■ What the exercise asks: Reproduce the material word for word, starting at the line containing "Custom Sweatshirt" and ending at the line containing "Certified 2023 Ford", with the pictures omitted.

■ Supplied material:
========================================
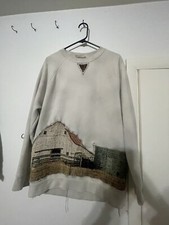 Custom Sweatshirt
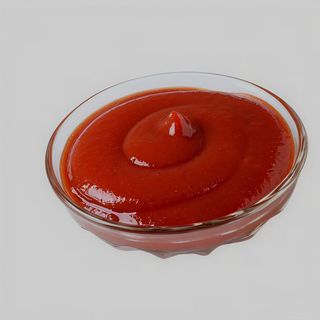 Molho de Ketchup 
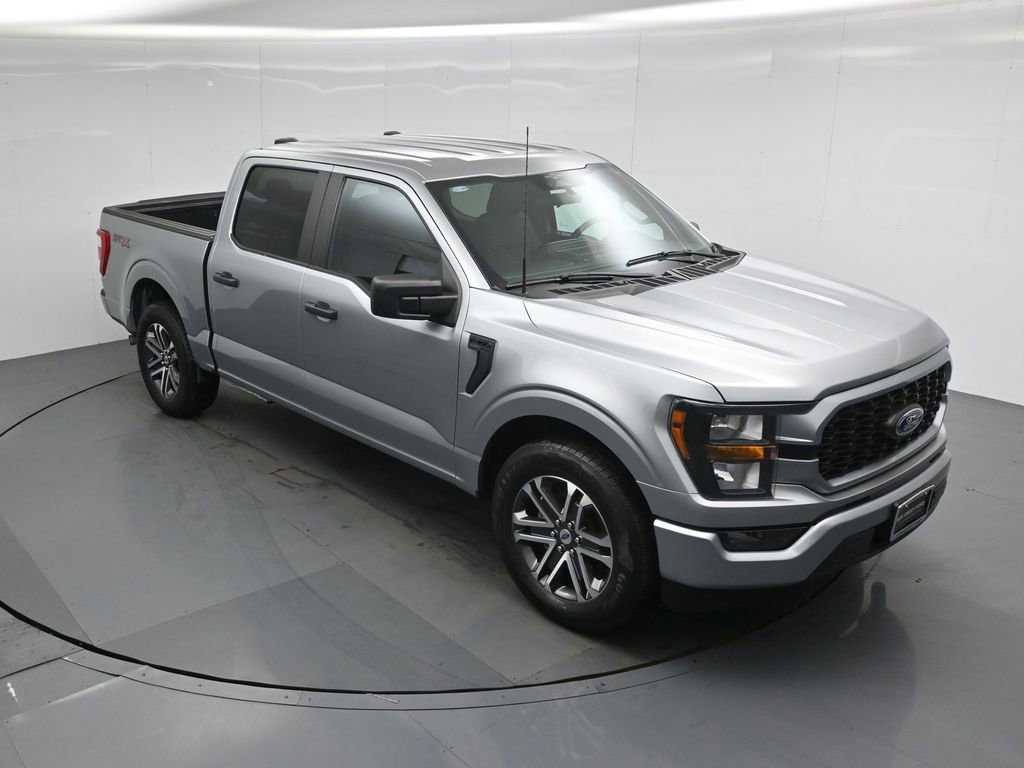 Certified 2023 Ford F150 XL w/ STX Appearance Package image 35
========================================
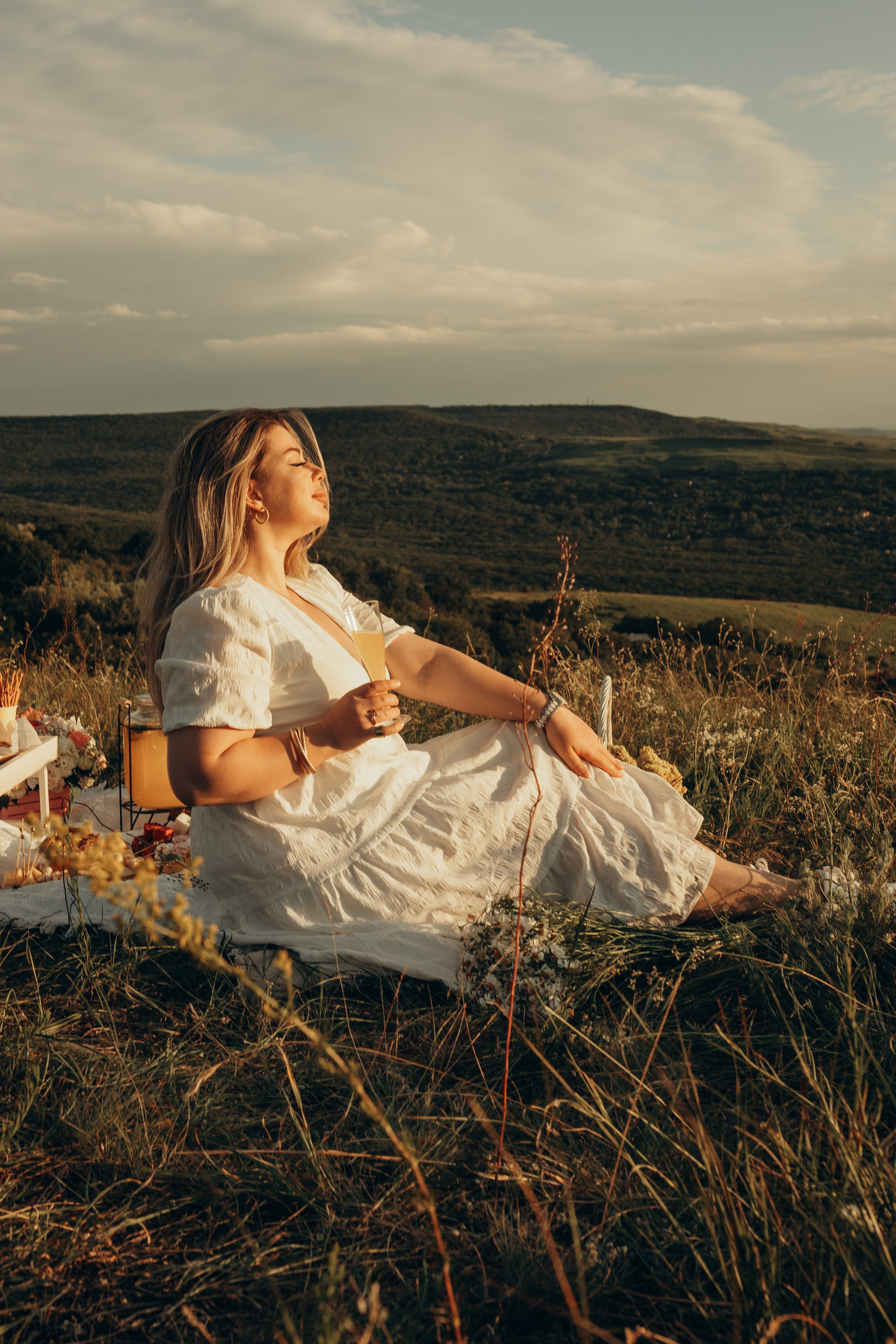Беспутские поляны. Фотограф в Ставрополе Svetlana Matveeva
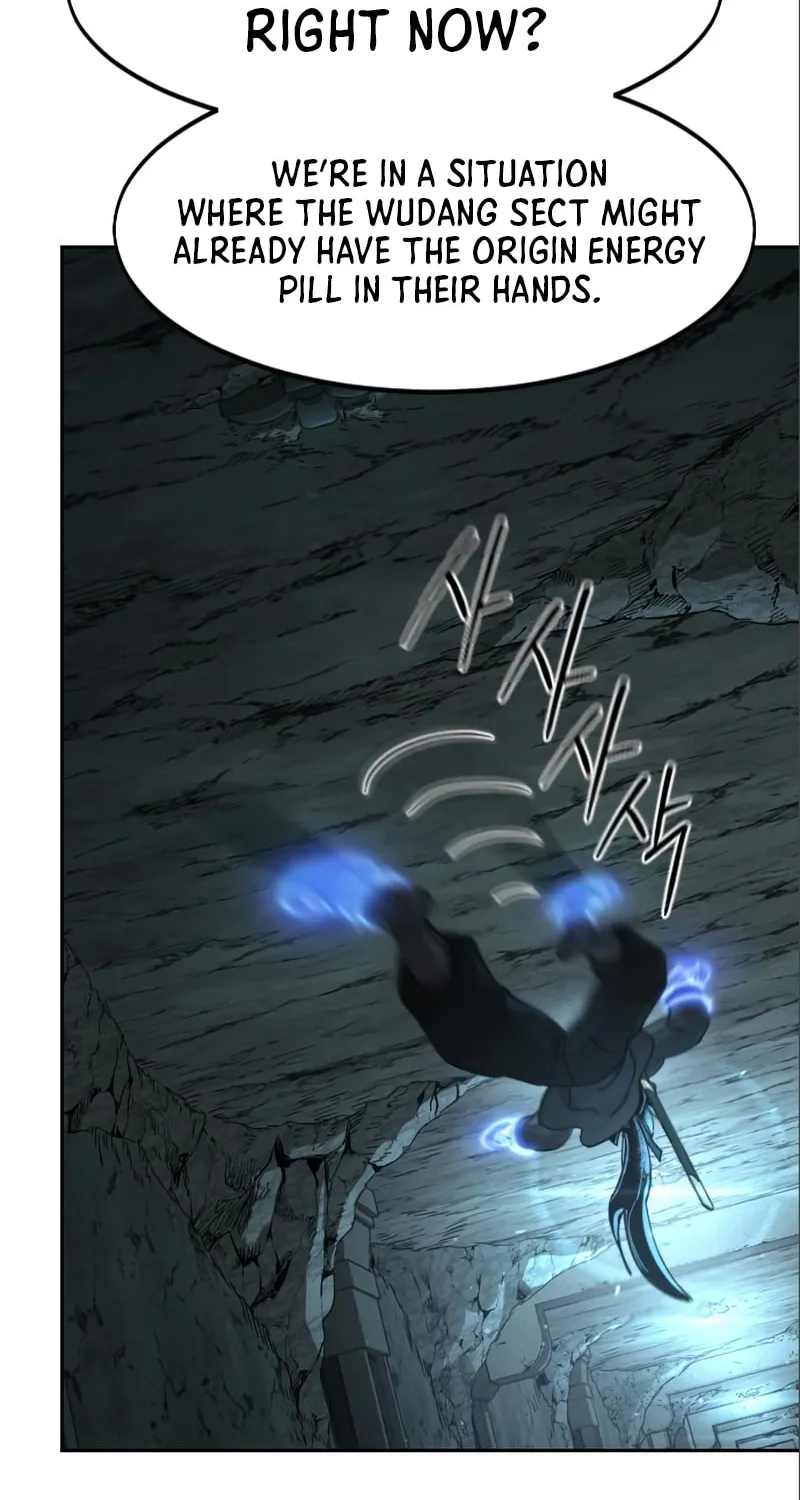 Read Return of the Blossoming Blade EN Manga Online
========================================
■ Answer:
 Custom Sweatshirt
 Molho de Ketchup 
 Certified 2023 Ford F150 XL w/ STX Appearance Package image 35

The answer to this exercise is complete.